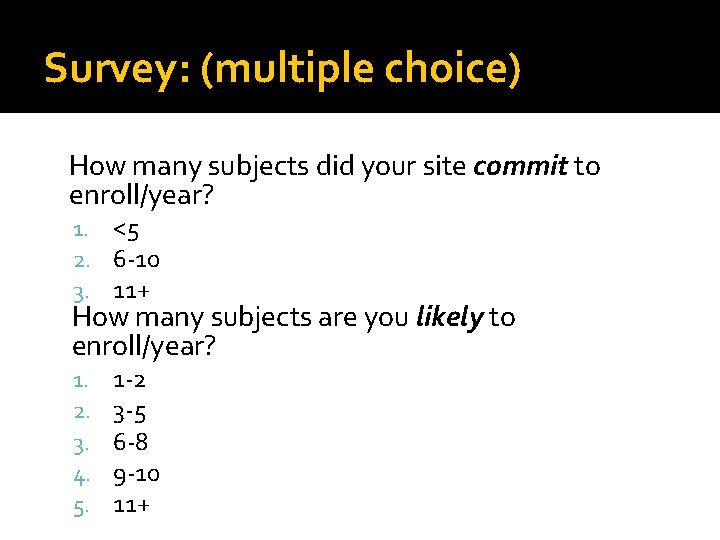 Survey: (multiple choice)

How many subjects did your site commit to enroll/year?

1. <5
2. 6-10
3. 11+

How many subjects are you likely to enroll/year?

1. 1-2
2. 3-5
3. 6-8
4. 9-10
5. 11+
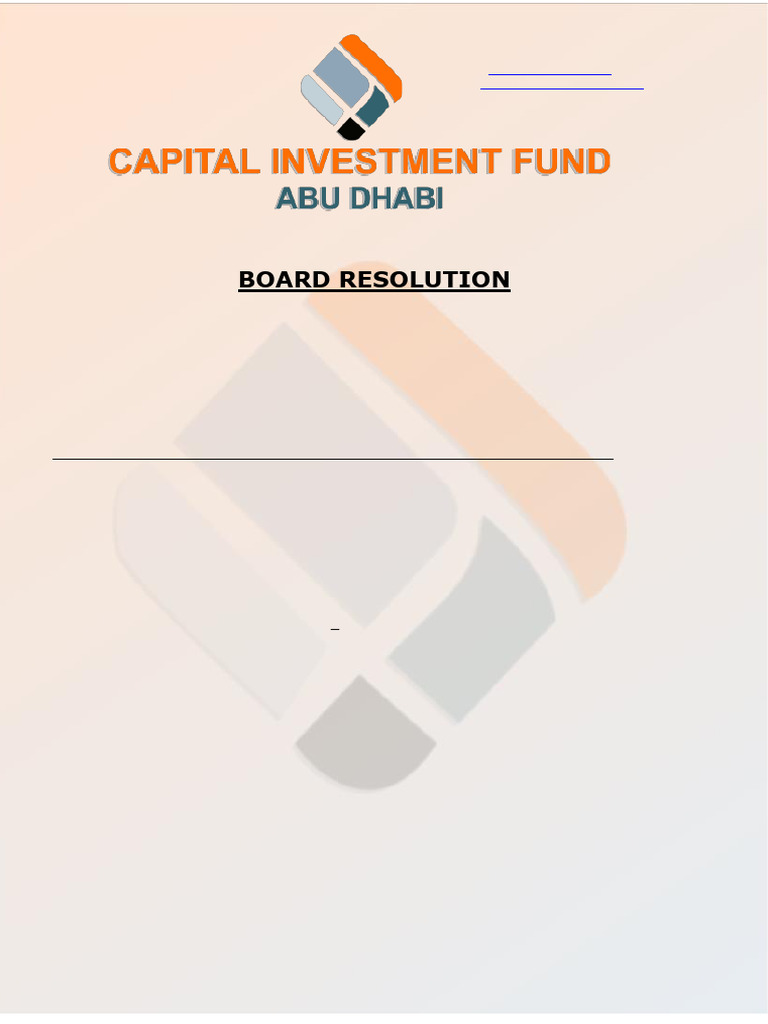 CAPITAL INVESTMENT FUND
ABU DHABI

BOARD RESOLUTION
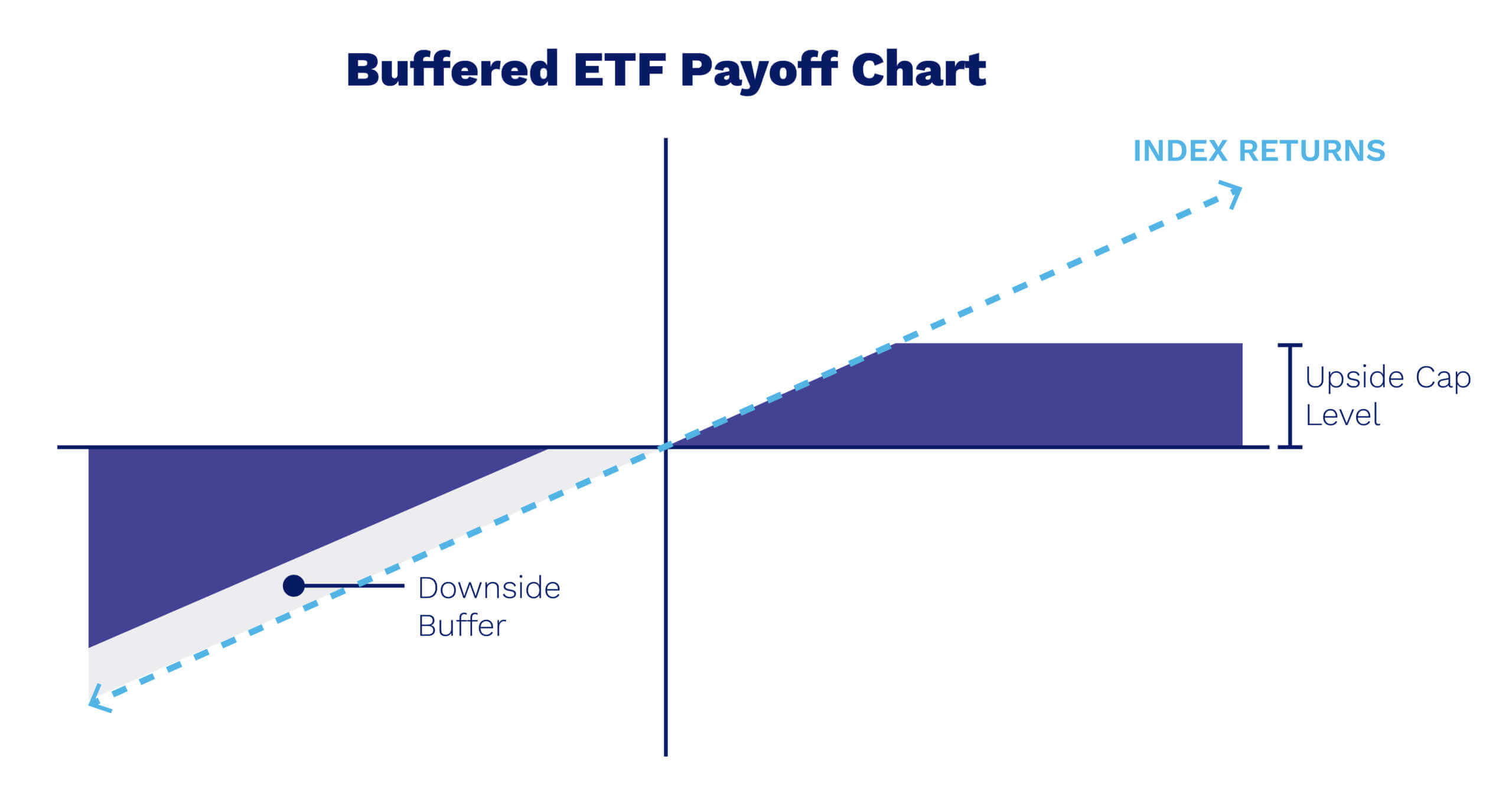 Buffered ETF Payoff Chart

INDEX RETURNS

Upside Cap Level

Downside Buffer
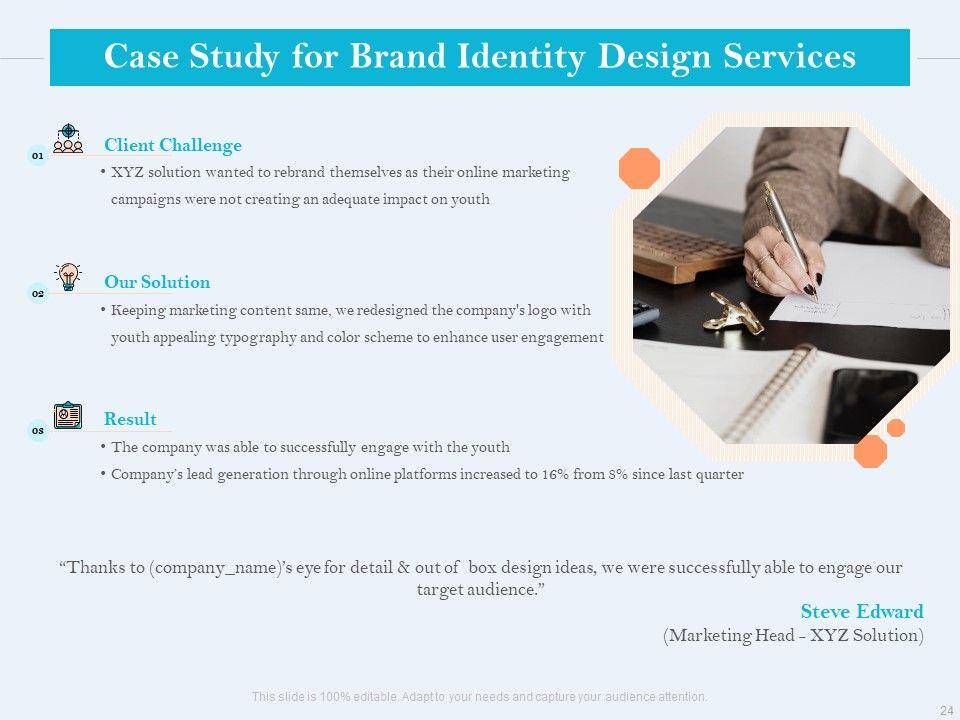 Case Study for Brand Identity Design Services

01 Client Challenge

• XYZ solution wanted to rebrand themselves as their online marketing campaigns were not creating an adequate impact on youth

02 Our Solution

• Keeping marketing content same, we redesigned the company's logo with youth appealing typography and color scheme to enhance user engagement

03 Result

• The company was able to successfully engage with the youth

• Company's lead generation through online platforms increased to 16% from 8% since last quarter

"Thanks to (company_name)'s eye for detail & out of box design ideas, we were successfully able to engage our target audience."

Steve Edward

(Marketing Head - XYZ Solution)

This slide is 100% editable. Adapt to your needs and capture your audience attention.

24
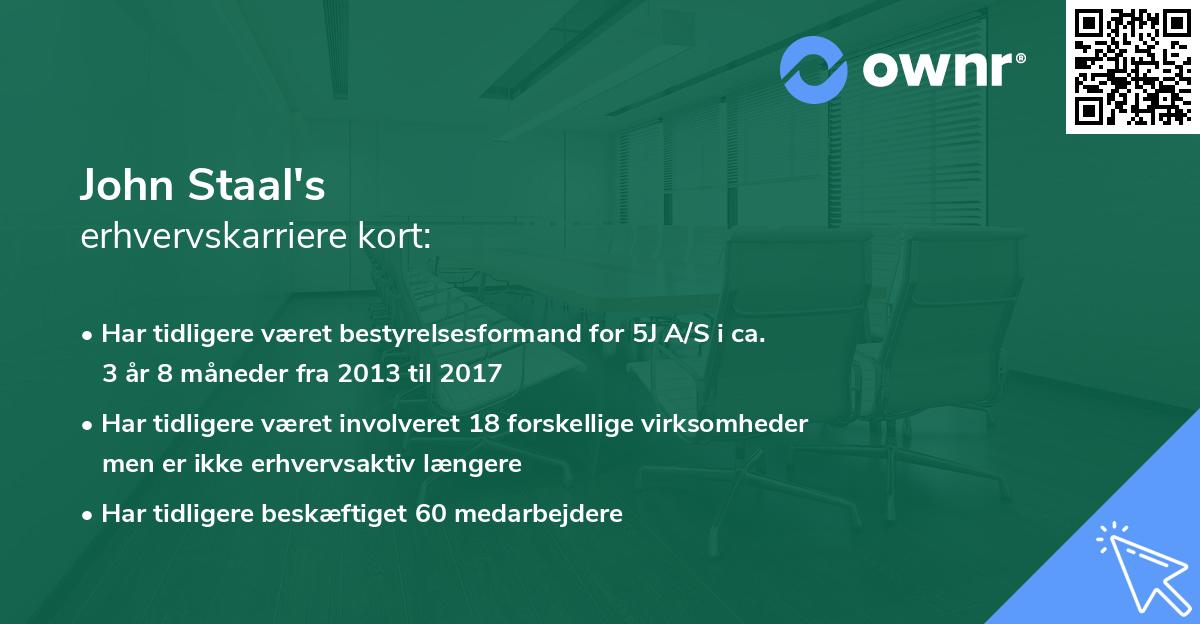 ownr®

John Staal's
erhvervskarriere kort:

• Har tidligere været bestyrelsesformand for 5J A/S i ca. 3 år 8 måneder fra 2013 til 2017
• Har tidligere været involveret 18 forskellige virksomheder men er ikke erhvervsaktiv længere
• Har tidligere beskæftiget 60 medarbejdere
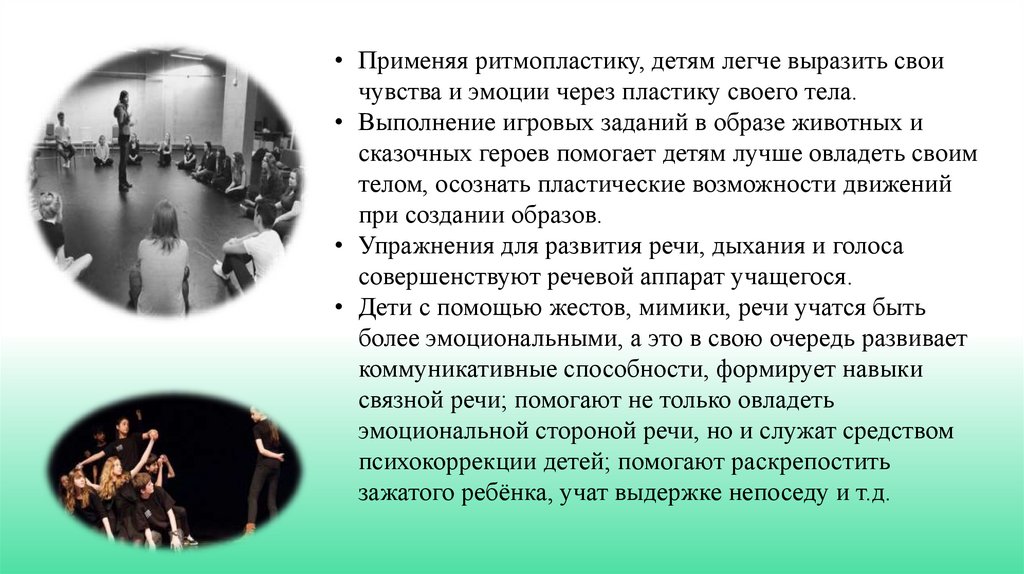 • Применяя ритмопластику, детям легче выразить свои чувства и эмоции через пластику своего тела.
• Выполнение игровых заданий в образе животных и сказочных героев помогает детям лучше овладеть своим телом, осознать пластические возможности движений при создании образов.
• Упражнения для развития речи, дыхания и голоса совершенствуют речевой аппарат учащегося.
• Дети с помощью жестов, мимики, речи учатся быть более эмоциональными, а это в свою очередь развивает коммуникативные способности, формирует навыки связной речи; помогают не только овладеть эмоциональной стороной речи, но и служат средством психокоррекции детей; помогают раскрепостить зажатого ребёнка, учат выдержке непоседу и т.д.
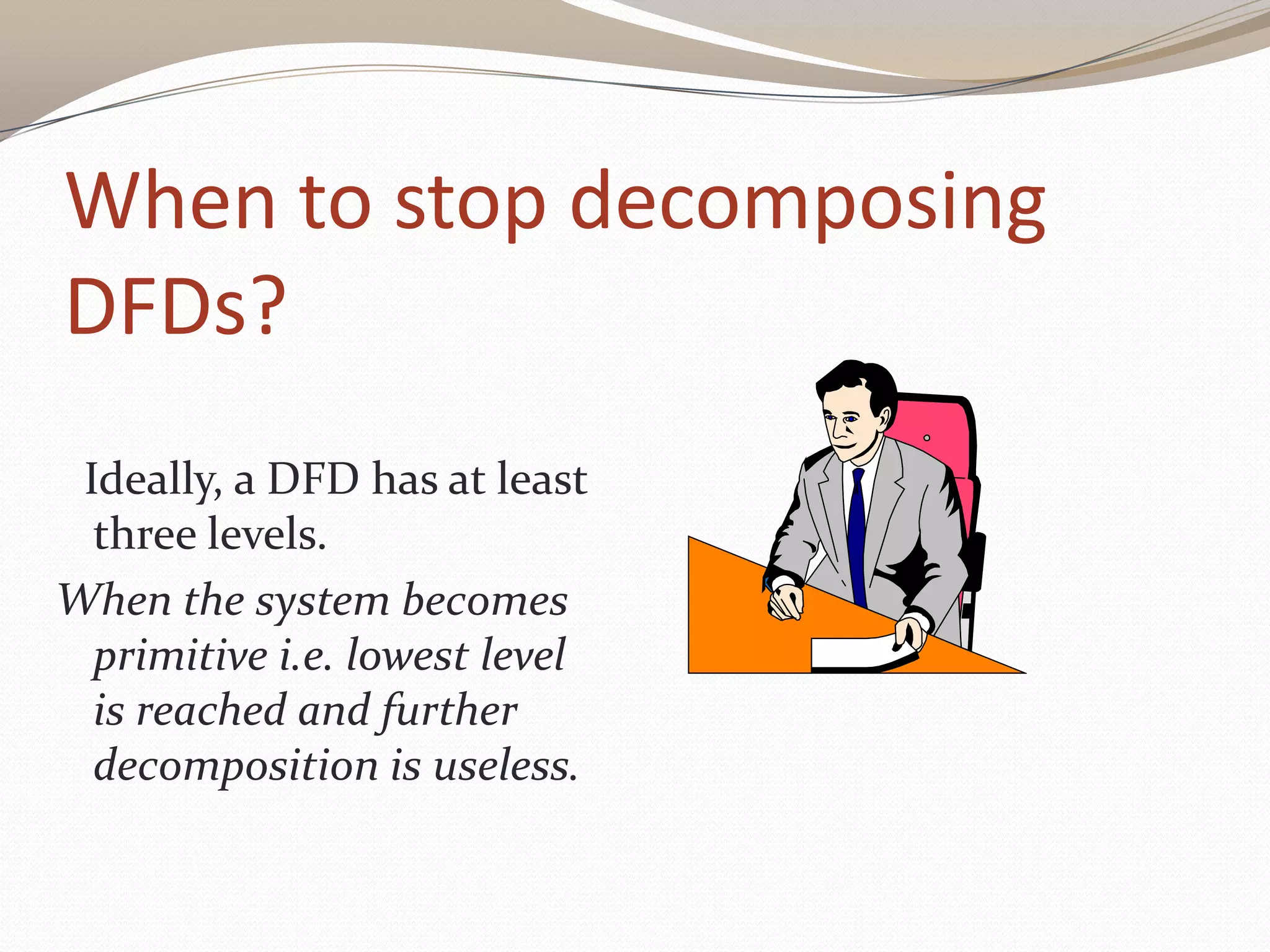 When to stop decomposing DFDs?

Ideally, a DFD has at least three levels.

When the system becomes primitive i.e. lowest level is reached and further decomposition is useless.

################

Assignment: The reply must match the records exactly, apart from the pictures, which are left out.

Task output:
 Survey: (multiple choice)

How many subjects did your site commit to enroll/year?

1. <5
2. 6-10
3. 11+

How many subjects are you likely to enroll/year?

1. 1-2
2. 3-5
3. 6-8
4. 9-10
5. 11+
 CAPITAL INVESTMENT FUND
ABU DHABI

BOARD RESOLUTION
 Buffered ETF Payoff Chart

INDEX RETURNS

Upside Cap Level

Downside Buffer
 Case Study for Brand Identity Design Services

01 Client Challenge

• XYZ solution wanted to rebrand themselves as their online marketing campaigns were not creating an adequate impact on youth

02 Our Solution

• Keeping marketing content same, we redesigned the company's logo with youth appealing typography and color scheme to enhance user engagement

03 Result

• The company was able to successfully engage with the youth

• Company's lead generation through online platforms increased to 16% from 8% since last quarter

"Thanks to (company_name)'s eye for detail & out of box design ideas, we were successfully able to engage our target audience."

Steve Edward

(Marketing Head - XYZ Solution)

This slide is 100% editable. Adapt to your needs and capture your audience attention.

24
 ownr®

John Staal's
erhvervskarriere kort:

• Har tidligere været bestyrelsesformand for 5J A/S i ca. 3 år 8 måneder fra 2013 til 2017
• Har tidligere været involveret 18 forskellige virksomheder men er ikke erhvervsaktiv længere
• Har tidligere beskæftiget 60 medarbejdere
 • Применяя ритмопластику, детям легче выразить свои чувства и эмоции через пластику своего тела.
• Выполнение игровых заданий в образе животных и сказочных героев помогает детям лучше овладеть своим телом, осознать пластические возможности движений при создании образов.
• Упражнения для развития речи, дыхания и голоса совершенствуют речевой аппарат учащегося.
• Дети с помощью жестов, мимики, речи учатся быть более эмоциональными, а это в свою очередь развивает коммуникативные способности, формирует навыки связной речи; помогают не только овладеть эмоциональной стороной речи, но и служат средством психокоррекции детей; помогают раскрепостить зажатого ребёнка, учат выдержке непоседу и т.д.
 When to stop decomposing DFDs?

Ideally, a DFD has at least three levels.

When the system becomes primitive i.e. lowest level is reached and further decomposition is useless.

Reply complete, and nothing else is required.